Une "espèce parapluie"
Le grand tetras fait partie des plus beaux oiseaux de forêt en Europe, par sa taille et ses couleurs chatoyantes. Gros comme un dindon, il lui ressemble aussi par les plumes de sa queue, qu’il déploie en éventail lorsqu’il fait sa parade de printemps.
En terme de biodiversité, il est considéré comme une « espèce parapluie ». Autrement dit, sa présence est un gage que la faune et la flore environnantes sont en bonne santé : s’il est là, c’est que tout va plutôt bien. A l’inverse, son absence peut être considérée comme l’indice d’une défaillance du biotope. C’est pourquoi il est particulièrement surveillé par les observateurs. Dans le Jura, il est même protégé, contrairement aux Pyrénées, où on le chasse encore. Un gros volatile qui mérite qu’on le connaisse un peu mieux.
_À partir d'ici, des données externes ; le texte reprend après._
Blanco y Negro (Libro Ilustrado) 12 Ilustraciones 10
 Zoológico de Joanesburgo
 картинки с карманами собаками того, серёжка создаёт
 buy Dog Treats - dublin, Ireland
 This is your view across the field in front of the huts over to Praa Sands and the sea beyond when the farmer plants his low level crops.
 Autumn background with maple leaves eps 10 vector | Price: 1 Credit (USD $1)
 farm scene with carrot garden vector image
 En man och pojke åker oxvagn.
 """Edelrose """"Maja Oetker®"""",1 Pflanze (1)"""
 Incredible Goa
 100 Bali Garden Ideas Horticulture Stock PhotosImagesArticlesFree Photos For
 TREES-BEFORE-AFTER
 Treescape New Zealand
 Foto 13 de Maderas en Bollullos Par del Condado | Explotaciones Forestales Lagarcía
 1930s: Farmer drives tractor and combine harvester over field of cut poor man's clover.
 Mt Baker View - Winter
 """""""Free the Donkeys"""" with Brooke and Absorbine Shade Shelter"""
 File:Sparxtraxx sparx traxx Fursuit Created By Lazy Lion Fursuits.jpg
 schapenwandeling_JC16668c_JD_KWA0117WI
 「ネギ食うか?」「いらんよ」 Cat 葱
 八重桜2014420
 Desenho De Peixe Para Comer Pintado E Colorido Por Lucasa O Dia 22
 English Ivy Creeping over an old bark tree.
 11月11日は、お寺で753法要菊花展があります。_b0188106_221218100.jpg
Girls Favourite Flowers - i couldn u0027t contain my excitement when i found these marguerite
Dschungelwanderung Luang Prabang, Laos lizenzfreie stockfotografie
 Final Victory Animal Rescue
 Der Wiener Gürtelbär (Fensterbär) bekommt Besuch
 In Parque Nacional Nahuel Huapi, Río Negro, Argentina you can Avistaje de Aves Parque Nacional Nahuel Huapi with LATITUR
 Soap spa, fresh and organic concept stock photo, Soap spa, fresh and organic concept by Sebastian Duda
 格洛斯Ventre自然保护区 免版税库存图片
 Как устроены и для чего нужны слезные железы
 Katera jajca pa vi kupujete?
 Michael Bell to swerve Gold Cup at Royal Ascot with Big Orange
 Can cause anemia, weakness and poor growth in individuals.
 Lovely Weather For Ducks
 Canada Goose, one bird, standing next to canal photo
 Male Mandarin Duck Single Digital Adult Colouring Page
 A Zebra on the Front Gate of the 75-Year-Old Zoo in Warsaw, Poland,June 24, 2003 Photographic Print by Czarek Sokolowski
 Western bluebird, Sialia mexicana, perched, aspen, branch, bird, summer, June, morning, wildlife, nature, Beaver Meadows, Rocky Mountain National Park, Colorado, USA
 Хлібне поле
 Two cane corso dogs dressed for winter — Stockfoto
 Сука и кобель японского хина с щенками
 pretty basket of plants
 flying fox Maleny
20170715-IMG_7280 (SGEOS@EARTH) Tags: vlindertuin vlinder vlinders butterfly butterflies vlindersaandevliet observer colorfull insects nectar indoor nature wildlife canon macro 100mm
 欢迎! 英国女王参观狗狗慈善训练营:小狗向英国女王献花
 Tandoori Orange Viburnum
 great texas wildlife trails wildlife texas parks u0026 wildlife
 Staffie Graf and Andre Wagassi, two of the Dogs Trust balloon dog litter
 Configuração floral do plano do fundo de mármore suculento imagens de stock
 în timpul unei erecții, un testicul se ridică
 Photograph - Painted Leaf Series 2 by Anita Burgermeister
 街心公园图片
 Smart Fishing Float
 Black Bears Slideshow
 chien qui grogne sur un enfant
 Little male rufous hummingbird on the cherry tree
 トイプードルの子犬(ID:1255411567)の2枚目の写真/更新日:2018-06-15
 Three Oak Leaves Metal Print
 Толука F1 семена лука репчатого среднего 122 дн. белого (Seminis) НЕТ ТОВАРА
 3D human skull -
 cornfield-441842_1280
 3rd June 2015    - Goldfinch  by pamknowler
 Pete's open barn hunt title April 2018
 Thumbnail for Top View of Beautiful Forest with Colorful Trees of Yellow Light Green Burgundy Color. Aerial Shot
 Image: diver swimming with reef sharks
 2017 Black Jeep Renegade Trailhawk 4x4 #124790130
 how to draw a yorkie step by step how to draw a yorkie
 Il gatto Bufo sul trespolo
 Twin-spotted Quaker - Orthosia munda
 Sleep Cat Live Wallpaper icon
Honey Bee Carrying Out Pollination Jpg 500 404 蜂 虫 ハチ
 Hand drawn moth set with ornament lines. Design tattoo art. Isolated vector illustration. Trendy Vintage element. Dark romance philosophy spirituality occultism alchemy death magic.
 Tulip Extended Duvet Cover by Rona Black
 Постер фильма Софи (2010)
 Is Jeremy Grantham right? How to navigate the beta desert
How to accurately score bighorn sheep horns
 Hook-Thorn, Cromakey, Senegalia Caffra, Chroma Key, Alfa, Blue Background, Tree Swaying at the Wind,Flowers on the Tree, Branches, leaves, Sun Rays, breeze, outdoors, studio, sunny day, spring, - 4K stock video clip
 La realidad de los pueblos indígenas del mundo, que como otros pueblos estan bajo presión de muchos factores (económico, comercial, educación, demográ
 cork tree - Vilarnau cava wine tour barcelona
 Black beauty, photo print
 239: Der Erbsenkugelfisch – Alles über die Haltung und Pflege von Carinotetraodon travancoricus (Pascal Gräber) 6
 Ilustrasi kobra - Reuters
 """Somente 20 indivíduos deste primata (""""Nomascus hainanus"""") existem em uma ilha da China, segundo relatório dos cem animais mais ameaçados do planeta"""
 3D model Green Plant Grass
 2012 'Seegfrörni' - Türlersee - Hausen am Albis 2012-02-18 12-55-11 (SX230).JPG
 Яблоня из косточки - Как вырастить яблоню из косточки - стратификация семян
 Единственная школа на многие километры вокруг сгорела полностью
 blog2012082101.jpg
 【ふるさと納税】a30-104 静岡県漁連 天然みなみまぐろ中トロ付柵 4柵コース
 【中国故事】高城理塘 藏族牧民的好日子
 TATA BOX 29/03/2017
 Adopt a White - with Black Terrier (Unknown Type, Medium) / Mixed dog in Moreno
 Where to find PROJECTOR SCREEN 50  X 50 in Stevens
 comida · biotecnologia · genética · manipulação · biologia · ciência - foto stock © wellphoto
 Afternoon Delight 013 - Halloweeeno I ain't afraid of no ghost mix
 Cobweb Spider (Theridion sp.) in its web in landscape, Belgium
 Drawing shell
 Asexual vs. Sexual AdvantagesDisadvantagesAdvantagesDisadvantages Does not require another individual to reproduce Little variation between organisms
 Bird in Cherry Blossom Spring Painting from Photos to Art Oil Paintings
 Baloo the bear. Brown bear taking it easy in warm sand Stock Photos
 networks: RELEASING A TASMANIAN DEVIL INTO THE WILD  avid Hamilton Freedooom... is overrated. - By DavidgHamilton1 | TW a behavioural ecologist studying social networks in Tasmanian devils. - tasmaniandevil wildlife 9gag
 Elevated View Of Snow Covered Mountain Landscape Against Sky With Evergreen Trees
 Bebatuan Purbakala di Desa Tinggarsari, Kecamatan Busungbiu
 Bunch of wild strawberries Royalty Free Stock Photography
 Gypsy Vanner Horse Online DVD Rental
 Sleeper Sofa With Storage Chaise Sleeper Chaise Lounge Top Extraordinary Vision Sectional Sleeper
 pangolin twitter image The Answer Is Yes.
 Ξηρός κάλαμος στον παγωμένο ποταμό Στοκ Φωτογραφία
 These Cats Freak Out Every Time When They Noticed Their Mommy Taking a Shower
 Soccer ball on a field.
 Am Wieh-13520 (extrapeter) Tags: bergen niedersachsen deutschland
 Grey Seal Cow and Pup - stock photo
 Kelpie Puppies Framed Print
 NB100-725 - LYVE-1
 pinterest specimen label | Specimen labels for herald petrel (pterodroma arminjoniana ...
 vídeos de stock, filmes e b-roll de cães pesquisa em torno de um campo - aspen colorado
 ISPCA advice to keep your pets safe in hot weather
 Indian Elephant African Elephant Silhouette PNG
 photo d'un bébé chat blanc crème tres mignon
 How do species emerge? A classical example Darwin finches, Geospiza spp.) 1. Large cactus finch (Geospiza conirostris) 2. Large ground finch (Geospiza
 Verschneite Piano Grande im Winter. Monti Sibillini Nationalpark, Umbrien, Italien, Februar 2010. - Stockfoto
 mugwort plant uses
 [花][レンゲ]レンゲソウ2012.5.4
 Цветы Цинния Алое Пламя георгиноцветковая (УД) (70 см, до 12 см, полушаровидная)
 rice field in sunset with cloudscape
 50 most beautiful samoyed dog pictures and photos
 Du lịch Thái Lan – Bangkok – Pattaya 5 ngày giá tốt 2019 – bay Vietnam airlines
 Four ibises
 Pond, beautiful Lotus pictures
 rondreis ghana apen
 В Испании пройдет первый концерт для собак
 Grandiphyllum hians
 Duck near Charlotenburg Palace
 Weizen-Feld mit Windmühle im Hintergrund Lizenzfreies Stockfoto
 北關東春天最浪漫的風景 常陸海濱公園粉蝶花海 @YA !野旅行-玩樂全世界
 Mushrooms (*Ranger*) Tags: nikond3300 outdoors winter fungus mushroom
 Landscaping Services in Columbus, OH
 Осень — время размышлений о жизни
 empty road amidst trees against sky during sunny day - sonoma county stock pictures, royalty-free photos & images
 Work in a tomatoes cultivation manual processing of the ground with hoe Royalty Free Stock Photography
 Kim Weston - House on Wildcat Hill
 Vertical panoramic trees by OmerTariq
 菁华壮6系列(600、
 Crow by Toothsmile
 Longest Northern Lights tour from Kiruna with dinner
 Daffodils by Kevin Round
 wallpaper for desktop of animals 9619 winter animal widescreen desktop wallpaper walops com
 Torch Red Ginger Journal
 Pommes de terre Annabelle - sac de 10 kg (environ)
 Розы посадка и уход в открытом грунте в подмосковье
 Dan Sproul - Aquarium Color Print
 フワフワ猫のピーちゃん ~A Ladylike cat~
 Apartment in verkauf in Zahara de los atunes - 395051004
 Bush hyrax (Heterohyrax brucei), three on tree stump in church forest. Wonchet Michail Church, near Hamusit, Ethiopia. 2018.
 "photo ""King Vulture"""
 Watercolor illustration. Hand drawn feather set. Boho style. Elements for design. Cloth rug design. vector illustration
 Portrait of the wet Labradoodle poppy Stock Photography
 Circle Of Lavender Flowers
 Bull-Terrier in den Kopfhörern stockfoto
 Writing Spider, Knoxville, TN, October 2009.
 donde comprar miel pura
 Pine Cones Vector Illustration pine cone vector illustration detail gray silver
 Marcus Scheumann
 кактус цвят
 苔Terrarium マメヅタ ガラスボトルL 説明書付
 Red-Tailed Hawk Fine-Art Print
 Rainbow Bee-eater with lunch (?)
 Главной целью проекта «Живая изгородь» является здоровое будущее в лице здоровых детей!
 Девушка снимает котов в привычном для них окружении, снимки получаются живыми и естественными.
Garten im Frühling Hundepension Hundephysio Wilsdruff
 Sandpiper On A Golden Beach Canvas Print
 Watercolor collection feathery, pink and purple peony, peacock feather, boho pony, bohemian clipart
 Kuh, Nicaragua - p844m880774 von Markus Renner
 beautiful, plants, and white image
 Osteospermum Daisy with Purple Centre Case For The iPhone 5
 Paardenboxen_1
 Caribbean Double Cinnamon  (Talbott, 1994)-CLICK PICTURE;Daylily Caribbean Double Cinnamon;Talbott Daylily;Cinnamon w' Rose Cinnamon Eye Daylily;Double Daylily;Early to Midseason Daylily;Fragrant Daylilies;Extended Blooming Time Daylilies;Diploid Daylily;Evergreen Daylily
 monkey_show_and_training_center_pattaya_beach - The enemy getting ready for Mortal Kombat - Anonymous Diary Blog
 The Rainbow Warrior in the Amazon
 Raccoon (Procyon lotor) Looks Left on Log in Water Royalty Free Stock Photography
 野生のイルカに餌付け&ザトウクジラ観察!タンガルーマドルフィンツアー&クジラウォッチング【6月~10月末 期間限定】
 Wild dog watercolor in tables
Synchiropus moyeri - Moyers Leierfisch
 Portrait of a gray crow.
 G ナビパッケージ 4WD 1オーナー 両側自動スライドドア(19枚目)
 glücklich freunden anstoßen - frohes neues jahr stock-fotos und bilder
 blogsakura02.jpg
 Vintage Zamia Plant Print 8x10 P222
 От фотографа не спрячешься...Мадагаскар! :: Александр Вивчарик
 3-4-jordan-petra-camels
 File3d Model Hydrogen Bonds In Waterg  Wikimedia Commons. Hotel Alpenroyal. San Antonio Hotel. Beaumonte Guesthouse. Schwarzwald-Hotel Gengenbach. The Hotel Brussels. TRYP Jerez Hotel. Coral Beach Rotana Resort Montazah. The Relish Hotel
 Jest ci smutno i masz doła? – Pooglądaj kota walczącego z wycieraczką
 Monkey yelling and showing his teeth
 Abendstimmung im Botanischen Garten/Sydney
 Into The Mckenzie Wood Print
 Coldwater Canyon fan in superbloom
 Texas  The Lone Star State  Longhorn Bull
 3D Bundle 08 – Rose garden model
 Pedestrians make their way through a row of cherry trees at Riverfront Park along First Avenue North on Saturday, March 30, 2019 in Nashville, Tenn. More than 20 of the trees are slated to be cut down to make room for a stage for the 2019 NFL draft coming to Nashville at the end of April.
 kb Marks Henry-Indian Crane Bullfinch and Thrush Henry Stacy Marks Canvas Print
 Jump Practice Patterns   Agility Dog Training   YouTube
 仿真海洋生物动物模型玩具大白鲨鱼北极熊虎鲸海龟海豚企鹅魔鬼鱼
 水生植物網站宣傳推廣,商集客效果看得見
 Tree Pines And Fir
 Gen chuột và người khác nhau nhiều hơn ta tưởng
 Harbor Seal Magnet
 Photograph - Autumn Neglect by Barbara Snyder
Ce gallinacé se divise en deux espèces principales, le grand tetras et le tétras lyre, de taille plus modeste. Elles-mêmes se scindent en plusieurs sous-espèces. Il arrive que dans les zones frontalières, il y ait hybridation entre les différentes espèces.
Le grand tétras est essentiellement présent en Europe et en Asie. Bien adapté aux hivers rigoureux, on l’observe aussi bien dans les taïgas russe (Estonie, Lettonie, Russie, Biélorussie, Ukraine) que dans les pays scandinaves (Norvège, Suède, Finlande) ou dans les pays d’Europe de l’est (Pologne, Rép. Tchèque, slovaquie, Roumanie, Bulgarie, Serbie, Croatie, Slovénie). L’Allemagne, l’Autriche, La Grèce, l’Italie, La Suisse, le Royaume Uni et l’Espagne hébergent également une population. Leur nombre respectif y est très inégal, en fonction de la taille des milieux naturels, de la façon dont ils sont protégés et observés. La Russie en accueillerait 4 millions, contre seulement 2000 en Bulgarie, 1000 en Suisse, 350 en Croatie et 200 en Serbie…
En France, leur nombre serait compris entre 3500 et 5000. L’espèce est présente dans le Jura, où elle est estimée à 340 adultes. Dans les Vosges, il n’y en aurait plus qu’une centaine. Dans les Pyrénées, on en dénombrerait environ 4000. Il a également été réintroduit dans les Cévennes. Son milieu naturel est la forêt mixte et résineuse, comprise entre 800 et 2400 m d’altitude.
Il présente un dimorphisme sexuel important, tant sur la taille que sur la couleur. Les plumes du mâle sont noires avec des reflets bleu-vert. Il mesure 85 à 110 cm de long pour un poids de 2,5 à 4,5 kg. La femelle est plutôt rousse et mesure 55 à 70 cm de long pour un poids d’ 1,5 à 2,5 kg.
Son plumage est doublé de duvet, lui assurant l’isolation thermique dont il a besoin en hiver. De par sa taille, il préfère la marche sur ses solides pattes. Ce qui ne l’empêche pas de se servir de ses ailes, notamment pour s’enfuir lorsqu’il est dérangé, dans un envol bruyant.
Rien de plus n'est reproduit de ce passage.